* Selected passage *
#223 — End of 2022 Special
Dec 25, 2022
Merry Christmas! The end of the year is upon us once more!
Work
This year I changed jobs. After after 4 years at GDS, I moved to GoCardless.
Over 2021 I started to feel like I needed a change. I’d been doing the same sort of thing for a while and, even if I changed teams, I’d still be doing something fairly similar. I wanted to work on larger and more complex systems, and I didn’t want to have my career advancement contingent upon doing more line management.
So I started looking around. I sent a total of 8 applications, of which 2 never responded, 5 rejected me before an interview, and 1 rejected me after an interview.
Then after all that work of tracking down and applying to interesting-sounding companies (I don’t just want a job, I want an interesting job), a GoCardless recruiter reached out to me over linkedin and that’s how I ended up at the new place.
I’ve been there for 9 months now, working on a team which owns a lot of the core logic and data which powers our payment processing. Right off the bat I was thrust into complex scalability work, so we could handle millions more payments a day than we currently processed, and it’s been a lot of fun.
It also pays more, which is nice.
Finance
As interesting as my job may be, it is still an unwanted imposition upon my life, an evil necessary to survive in our modern society. Were I financially independent, I would drop it in a heartbeat.
So, finances.
This year I didn’t really make any changes to my practices. I changed some account names up to make budgeting easier, but that’s it. I’m pretty happy with how I model things now, and don’t see myself making any big changes next year either.
I’m closer to financial independence (FIRE) than I was at the start of the year, but there’s still a long way to go.
Firstly, I’m now saving / investing over 50% of my net income. This is, really, the bare minimum to achieve FIRE, as it’ll let me FIRE in about 16 years. The next milestone I’m aiming for is 66%, which would let me FIRE in about 10 years; I’ll need to increase my income further to have a chance of hitting that, though.
Secondly, my “runway”—how long it would take to run out of cash if I quit my job this second, sold all my investments, and didn’t change my spending habits one bit—is now 3 years. That’s a long time to not need to work! But I shouldn’t relax now and actually quit my job for an extended break, that’d just eat up my savings and delay the goal of permanent retirement.
Knowing I’ll be working for 16 more years, at least, isn’t very encouraging. Likely longer, if inflation remains so high and wages don’t keep up. That’s half a lifetime away! But it’s better than working an entire lifetime.
Reading
This year I read 62 books, which is nothing to sniff at—it’s, on average, just over one book a week—but looking at what I actually read, it’s only that high because I read a lot of light novels. If we look at non-light-novel prose fiction specifically, which used to be the bulk of my reading, I read a mere 17 books this year! There were 15 weeks in which I didn’t finish any books at all!

* Provided data *
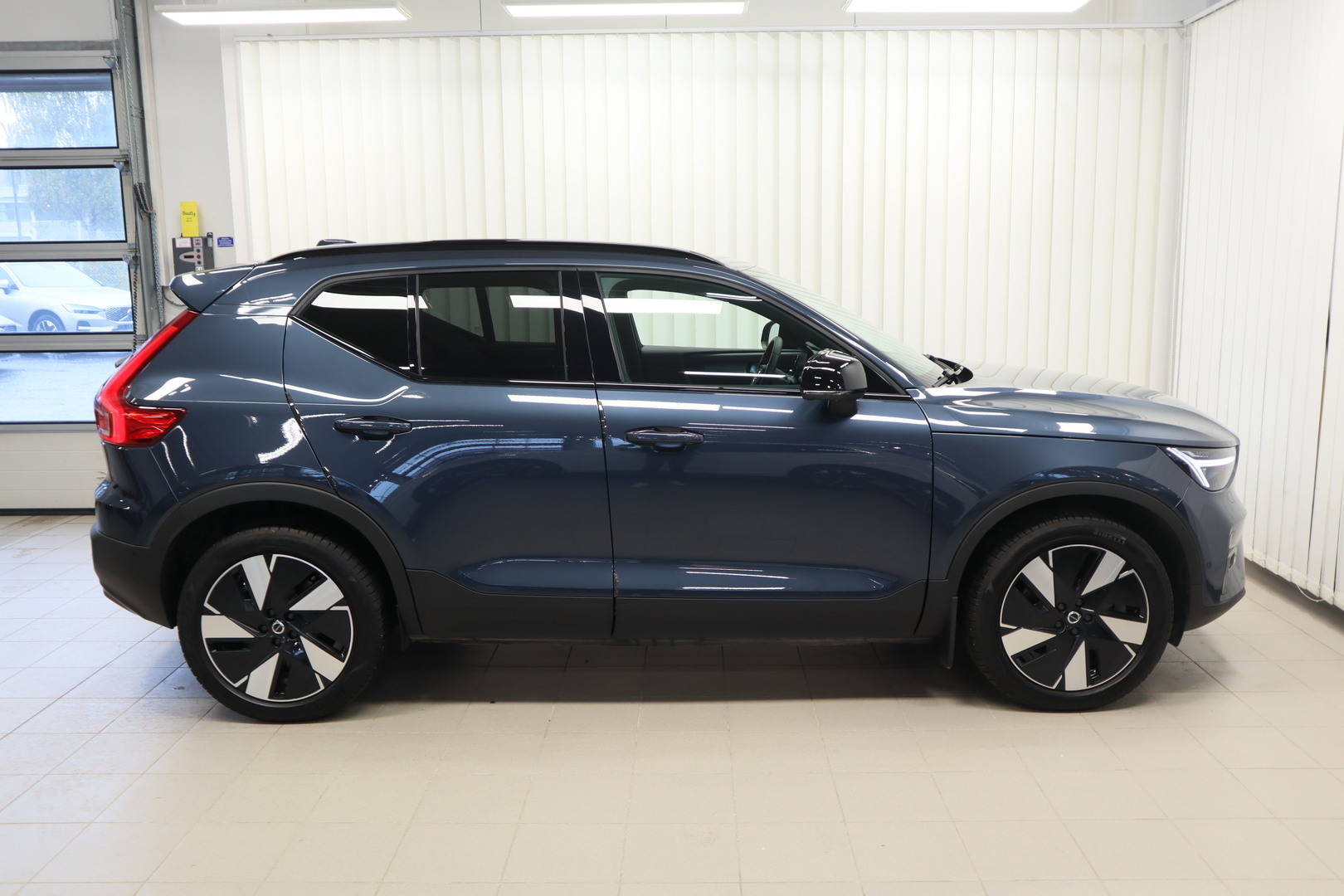 VOLVO EX40 6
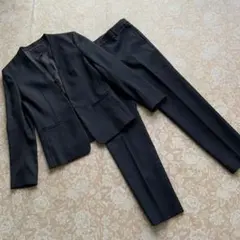 ノーカラースーツ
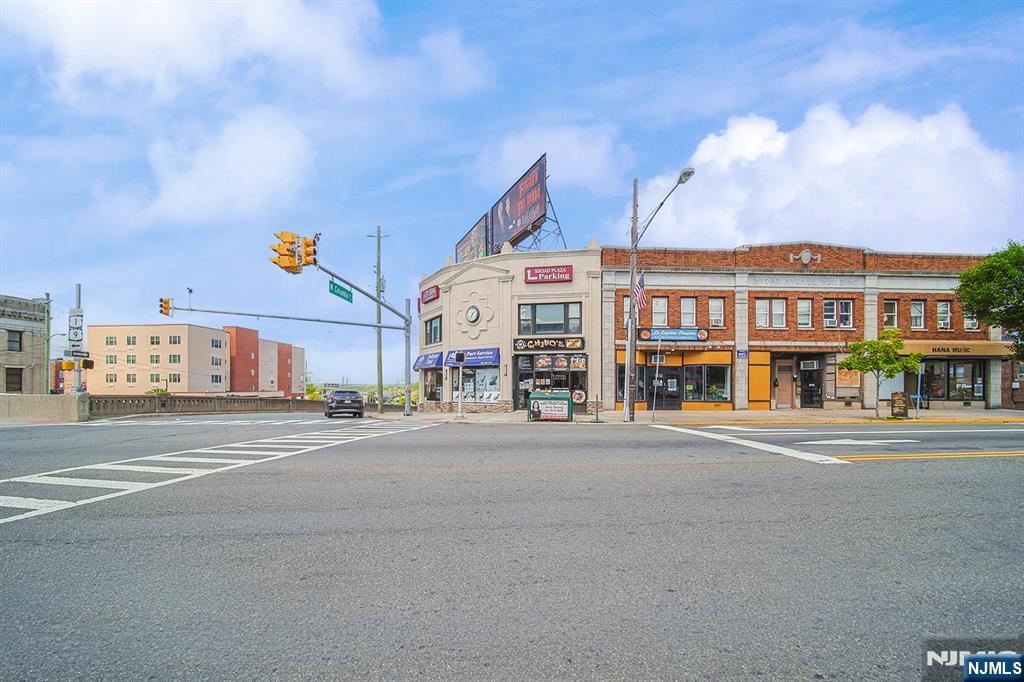 1 W Columbia Avenue 1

* Instructions for the task *
Copy out the passage of the year-end post beginning with "I’ve been there" and continuing through "which is nice.". The listing comes from a source unrelated to the year-end post.

* Answer for this exercise *
I’ve been there for 9 months now, working on a team which owns a lot of the core logic and data which powers our payment processing. Right off the bat I was thrust into complex scalability work, so we could handle millions more payments a day than we currently processed, and it’s been a lot of fun.
It also pays more, which is nice.